## WHAT THE EXERCISE ASKS
Of the lines below, write out exactly those from the line with "D'estate solo vino bianco. O quasi." through the line with "Please Draw Me", both included, and skip the rest.

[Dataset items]

+ + + +

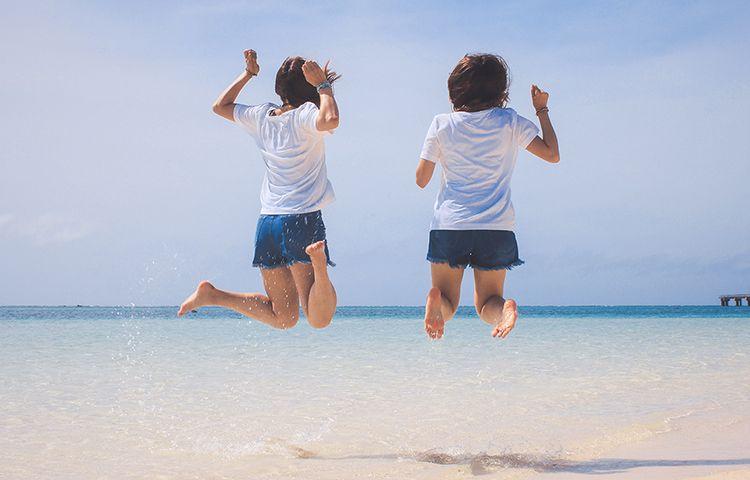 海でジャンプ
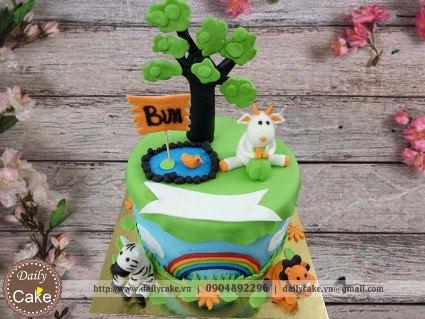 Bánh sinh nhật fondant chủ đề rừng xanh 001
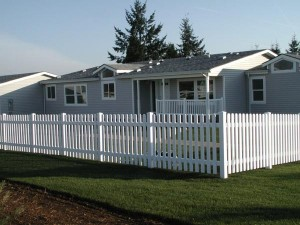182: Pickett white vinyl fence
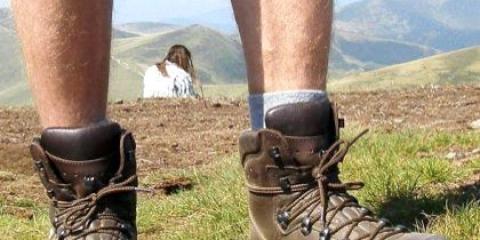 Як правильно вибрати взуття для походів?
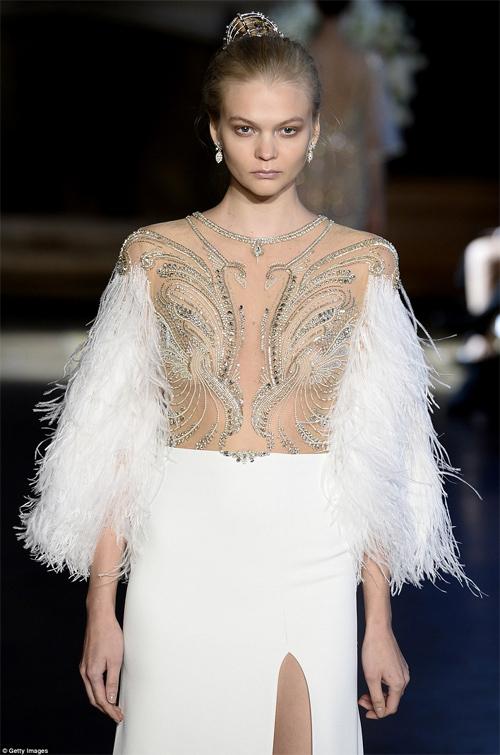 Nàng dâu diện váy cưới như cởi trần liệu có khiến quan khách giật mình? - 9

+ + + +

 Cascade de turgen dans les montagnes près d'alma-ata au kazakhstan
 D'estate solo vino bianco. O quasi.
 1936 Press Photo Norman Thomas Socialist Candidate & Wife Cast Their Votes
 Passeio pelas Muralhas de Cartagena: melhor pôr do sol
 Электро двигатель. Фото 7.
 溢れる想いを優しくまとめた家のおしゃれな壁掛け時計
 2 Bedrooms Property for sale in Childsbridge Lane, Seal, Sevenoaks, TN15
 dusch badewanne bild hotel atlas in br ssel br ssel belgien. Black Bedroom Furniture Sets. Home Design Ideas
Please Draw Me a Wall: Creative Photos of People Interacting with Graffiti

+ + + +

## EXPECTED OUTPUT
 D'estate solo vino bianco. O quasi.
 1936 Press Photo Norman Thomas Socialist Candidate & Wife Cast Their Votes
 Passeio pelas Muralhas de Cartagena: melhor pôr do sol
 Электро двигатель. Фото 7.
 溢れる想いを優しくまとめた家のおしゃれな壁掛け時計
 2 Bedrooms Property for sale in Childsbridge Lane, Seal, Sevenoaks, TN15
 dusch badewanne bild hotel atlas in br ssel br ssel belgien. Black Bedroom Furniture Sets. Home Design Ideas
Please Draw Me a Wall: Creative Photos of People Interacting with Graffiti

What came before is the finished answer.